Page:Revue des Deux Mondes - 1863 - tome 48.djvu/795

La bibliothèque libre.
Le texte de cette page a été corrigé et est conforme au fac-similé.

V.
PREMIER TABLEAU. — Le théâtre représente le salon.
SCÈNE PREMIÈRE.
EMMA, FRITZ.
EMMA

Ainsi vous croyez à la vertu de Mlle Pompéa?

FRITZ

Eh ! quelle raison avez-vous de ne pas y croire?

EMMA

Moi? aucune. La compensation aux souffrances de votre sœur sera du moins le départ de ces chanteuses ancienne et nouvelle.

FRITZ

Vous êtes bien rigoriste.

EMMA

C’était votre opinion hier matin, je l’ai conservée. Au surplus, cher fiancé, voilà plus d’un an que nous sommes promis l’un à l’autre; ne trouvez-vous pas que c’est un peu long?

FRITZ

Vous savez bien, chère Emma, qu’il y a quelques mois à peine nous étions encore en deuil de ma mère; mais mes engagemens sont sacrés, et je ne crois pas que personne soit en droit de me soupçonner de vouloir y manquer....

EMMA

Vous me comprenez mal, mon noble cousin : ce que je veux dire, c’est que, depuis un an, nous avons épuisé ensemble l’idéal, la poésie de l’amour; maintenant il ne reste plus que la partie prosaïque, bien peu digne de nous... Que penseriez-vous si nous nous rendions l’un à l’autre une entière liberté?

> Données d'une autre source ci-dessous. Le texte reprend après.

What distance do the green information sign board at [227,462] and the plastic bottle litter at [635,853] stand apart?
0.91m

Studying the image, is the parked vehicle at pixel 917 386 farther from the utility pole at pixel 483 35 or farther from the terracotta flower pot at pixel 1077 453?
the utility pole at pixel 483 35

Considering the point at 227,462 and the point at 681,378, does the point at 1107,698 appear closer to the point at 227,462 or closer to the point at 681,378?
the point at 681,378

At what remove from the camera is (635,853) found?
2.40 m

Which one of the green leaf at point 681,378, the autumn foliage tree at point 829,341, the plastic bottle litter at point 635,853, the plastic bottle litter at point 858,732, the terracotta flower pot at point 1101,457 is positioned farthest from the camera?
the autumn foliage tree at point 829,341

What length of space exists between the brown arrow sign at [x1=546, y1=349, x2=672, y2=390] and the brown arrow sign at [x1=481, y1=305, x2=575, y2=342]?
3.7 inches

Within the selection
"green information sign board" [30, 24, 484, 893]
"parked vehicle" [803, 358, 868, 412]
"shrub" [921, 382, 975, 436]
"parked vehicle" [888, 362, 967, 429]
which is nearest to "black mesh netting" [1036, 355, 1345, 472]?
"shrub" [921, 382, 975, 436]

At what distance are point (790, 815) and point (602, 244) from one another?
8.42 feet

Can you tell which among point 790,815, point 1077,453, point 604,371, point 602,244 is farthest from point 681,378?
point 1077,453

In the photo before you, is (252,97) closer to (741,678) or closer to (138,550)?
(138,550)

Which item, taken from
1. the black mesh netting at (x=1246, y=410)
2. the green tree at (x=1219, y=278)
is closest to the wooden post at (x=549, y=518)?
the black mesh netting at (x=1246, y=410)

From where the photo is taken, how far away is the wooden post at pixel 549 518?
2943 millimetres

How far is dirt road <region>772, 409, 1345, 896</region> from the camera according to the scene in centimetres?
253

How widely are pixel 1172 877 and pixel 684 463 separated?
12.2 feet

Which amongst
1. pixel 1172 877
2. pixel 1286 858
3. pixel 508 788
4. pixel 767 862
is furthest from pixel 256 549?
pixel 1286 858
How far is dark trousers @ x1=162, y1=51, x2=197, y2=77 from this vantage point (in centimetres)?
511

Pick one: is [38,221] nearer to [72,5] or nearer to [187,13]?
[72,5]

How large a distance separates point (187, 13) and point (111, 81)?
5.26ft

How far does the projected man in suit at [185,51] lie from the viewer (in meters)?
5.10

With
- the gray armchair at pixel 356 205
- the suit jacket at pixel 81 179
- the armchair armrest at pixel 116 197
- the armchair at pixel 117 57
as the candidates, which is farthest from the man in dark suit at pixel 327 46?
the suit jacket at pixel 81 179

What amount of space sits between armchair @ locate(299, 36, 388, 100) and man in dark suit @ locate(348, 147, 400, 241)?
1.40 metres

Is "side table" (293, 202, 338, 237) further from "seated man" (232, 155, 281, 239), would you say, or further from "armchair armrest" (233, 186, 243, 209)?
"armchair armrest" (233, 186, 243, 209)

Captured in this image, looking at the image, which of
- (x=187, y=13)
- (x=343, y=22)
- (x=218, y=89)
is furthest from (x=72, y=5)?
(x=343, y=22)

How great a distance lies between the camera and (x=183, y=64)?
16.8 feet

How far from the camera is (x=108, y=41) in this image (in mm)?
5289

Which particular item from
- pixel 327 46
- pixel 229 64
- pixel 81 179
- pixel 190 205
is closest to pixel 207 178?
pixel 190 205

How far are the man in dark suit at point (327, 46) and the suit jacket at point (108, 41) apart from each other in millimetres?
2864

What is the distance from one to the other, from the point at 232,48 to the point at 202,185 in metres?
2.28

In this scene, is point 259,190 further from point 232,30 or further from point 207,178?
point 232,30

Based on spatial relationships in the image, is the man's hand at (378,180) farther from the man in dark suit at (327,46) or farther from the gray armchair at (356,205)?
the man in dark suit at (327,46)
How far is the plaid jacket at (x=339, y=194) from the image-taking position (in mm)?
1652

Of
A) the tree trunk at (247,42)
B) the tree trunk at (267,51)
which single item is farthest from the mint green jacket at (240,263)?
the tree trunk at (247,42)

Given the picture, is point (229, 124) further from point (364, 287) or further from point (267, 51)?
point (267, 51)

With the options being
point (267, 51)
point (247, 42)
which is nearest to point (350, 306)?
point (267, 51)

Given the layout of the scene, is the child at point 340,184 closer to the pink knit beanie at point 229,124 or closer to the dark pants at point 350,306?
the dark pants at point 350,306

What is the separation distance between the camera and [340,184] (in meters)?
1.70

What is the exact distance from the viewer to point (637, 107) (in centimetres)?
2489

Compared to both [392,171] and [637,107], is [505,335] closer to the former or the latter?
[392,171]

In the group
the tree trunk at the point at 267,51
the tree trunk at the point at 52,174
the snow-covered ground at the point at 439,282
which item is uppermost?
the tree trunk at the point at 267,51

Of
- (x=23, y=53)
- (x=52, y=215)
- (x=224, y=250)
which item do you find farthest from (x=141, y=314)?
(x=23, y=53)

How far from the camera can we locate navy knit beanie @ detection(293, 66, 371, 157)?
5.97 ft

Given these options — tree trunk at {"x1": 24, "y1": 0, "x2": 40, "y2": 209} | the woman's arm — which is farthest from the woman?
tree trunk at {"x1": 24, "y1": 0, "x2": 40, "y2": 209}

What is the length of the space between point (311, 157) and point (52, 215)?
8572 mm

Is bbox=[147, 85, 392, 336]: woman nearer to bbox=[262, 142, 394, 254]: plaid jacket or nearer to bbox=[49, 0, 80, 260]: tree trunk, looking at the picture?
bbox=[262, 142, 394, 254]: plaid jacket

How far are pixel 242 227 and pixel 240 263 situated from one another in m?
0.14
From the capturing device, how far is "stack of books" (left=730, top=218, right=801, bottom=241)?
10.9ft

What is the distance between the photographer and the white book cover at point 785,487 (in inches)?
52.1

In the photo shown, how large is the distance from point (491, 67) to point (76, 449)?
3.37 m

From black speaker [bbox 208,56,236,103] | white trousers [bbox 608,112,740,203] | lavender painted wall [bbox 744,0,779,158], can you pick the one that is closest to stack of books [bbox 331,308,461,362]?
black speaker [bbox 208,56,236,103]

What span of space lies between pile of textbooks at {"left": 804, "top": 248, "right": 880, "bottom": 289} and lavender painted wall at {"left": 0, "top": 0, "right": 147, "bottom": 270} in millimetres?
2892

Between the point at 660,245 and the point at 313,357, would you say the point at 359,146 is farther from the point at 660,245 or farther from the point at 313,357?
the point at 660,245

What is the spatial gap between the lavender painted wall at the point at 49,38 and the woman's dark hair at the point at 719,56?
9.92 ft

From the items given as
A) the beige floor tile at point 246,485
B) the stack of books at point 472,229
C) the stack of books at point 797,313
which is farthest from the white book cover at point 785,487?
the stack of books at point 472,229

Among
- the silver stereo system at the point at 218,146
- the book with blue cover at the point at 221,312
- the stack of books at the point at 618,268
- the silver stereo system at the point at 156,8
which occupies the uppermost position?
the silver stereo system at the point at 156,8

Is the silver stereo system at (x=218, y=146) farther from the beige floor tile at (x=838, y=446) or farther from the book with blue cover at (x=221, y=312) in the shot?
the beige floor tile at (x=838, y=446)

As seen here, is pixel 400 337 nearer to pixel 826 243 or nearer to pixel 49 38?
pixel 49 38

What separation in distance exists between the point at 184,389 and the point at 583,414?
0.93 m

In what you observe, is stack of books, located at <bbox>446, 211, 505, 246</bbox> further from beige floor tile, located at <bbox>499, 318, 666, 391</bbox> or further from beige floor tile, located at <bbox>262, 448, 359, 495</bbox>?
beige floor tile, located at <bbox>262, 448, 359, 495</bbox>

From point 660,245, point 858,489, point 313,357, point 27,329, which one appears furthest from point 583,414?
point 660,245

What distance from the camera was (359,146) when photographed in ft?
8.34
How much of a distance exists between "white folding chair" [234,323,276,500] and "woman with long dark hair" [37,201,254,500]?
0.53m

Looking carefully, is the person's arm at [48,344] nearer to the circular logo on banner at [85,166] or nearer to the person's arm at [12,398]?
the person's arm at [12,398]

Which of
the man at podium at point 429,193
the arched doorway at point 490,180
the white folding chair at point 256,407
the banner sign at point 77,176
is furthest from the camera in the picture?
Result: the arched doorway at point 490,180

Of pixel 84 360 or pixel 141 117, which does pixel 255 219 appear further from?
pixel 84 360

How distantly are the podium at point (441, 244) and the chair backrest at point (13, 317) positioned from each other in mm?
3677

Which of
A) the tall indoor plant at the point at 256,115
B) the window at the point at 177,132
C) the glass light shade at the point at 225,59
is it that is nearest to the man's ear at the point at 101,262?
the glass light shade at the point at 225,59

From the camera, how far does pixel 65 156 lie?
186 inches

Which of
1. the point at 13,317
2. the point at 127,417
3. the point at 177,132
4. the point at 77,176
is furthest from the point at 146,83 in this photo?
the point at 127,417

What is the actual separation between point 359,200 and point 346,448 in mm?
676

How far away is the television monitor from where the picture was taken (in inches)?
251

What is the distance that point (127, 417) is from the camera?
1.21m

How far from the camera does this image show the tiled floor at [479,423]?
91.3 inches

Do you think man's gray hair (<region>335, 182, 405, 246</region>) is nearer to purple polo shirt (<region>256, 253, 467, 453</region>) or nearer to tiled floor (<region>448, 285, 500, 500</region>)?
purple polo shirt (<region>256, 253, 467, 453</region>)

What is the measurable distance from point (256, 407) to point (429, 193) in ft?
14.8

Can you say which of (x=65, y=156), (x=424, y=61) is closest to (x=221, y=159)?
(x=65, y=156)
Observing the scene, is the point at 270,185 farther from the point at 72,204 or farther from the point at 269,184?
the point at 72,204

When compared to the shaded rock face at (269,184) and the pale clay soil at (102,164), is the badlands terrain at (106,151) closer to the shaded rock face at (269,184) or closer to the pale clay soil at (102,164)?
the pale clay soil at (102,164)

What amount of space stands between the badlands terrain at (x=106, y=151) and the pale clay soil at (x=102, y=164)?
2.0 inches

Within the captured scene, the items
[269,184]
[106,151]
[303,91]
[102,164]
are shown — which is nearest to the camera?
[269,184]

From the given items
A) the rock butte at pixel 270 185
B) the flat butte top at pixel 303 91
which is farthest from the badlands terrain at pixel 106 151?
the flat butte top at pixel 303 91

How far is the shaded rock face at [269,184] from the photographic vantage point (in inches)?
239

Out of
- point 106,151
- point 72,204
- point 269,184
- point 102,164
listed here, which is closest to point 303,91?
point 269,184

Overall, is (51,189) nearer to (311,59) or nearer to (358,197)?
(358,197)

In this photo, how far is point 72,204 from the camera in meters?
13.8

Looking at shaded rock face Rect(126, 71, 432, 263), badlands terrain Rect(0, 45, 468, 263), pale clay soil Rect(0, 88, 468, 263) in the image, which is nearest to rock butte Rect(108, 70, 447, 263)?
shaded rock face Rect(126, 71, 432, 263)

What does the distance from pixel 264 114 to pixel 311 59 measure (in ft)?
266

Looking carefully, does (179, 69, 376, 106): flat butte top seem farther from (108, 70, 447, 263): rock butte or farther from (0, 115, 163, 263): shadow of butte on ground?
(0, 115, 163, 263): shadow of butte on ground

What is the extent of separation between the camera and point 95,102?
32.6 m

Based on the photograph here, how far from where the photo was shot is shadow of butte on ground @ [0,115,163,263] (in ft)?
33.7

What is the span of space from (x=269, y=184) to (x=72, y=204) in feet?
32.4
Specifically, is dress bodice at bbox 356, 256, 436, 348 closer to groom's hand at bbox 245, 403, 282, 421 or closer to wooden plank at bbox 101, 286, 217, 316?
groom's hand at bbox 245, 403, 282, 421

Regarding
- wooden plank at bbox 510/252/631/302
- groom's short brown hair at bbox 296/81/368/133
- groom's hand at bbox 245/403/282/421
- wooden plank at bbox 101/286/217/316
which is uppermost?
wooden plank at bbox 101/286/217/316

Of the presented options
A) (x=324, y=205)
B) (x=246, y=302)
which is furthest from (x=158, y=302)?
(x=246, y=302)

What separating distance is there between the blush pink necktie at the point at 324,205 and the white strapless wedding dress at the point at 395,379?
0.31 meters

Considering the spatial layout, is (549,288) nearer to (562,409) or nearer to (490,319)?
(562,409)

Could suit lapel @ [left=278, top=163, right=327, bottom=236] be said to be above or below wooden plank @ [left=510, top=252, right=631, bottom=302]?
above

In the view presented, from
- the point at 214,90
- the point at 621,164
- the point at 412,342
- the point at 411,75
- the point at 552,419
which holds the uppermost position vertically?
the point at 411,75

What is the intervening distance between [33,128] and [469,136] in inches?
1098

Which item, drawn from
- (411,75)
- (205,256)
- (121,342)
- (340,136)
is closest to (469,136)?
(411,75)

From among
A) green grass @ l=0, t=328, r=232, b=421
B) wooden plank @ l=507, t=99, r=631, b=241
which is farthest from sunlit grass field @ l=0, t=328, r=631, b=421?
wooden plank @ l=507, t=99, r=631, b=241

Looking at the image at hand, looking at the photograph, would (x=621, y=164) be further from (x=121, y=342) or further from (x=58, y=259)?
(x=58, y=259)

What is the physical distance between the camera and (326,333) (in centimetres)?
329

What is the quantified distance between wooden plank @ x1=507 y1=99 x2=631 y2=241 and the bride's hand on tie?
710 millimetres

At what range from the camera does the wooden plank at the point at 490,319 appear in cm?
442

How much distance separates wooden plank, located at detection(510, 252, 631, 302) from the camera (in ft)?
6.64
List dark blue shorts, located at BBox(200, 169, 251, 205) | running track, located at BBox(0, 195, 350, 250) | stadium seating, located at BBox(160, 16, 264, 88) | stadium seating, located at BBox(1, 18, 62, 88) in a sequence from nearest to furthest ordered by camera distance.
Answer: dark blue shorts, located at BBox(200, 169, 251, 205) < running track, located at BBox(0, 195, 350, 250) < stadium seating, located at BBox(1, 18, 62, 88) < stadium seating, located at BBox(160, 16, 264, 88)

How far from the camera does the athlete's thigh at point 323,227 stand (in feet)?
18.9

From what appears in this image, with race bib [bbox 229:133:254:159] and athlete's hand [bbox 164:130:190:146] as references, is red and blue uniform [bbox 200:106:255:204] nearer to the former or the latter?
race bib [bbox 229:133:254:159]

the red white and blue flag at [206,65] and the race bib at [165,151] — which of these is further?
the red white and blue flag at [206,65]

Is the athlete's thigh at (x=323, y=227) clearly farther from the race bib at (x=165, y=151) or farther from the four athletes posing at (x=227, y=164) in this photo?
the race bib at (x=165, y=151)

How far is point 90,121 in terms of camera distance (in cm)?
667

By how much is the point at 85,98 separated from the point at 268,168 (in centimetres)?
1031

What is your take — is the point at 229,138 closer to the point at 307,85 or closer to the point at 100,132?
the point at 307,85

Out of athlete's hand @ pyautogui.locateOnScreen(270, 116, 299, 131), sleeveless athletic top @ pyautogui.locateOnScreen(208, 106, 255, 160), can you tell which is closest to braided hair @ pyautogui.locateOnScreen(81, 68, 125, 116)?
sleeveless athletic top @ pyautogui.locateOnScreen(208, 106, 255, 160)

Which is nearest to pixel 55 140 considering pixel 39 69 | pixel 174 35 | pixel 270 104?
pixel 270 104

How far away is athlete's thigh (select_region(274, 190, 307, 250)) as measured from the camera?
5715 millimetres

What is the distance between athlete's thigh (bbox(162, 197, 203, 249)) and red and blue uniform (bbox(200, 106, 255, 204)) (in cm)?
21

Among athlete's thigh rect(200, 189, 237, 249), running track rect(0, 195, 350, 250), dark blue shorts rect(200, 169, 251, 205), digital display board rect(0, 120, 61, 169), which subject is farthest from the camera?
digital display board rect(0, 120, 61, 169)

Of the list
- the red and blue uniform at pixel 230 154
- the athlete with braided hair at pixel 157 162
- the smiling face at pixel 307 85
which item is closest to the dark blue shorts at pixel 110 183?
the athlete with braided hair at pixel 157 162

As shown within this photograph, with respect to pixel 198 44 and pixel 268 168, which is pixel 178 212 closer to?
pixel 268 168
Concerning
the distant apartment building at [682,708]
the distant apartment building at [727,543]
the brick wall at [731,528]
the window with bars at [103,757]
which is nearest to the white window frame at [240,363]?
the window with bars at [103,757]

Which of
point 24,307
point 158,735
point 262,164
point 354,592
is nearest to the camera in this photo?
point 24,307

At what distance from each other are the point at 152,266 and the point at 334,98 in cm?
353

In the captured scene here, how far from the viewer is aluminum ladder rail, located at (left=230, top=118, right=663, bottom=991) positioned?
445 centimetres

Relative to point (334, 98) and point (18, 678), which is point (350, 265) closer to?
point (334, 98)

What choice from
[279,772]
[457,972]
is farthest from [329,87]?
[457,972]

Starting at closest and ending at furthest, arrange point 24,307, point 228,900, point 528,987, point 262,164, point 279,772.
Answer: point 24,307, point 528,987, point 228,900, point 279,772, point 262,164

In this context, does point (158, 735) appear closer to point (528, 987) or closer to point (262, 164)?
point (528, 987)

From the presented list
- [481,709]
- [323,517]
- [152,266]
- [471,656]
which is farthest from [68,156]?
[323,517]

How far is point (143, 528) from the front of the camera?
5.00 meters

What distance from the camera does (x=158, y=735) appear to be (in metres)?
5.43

FRITZ, d’un air flatté et fâché.

En vérité, Emma, vous avez tort d’être jalouse.

EMMA

Moi! Et de qui?

FRITZ

Cela se voit de reste, de Mlle Pompéa.

EMMA, le regardant ironiquement.

Et de vous?

FRITZ

Sans doute ; hier soir ces messieurs l’avaient remarqué comme moi.

EMMA, riant.

Ah! c’est l’opinion d’Herman et du comte de Noirmont !

FRITZ

Je n’avais pas besoin de leur avis; votre dépit était assez visible.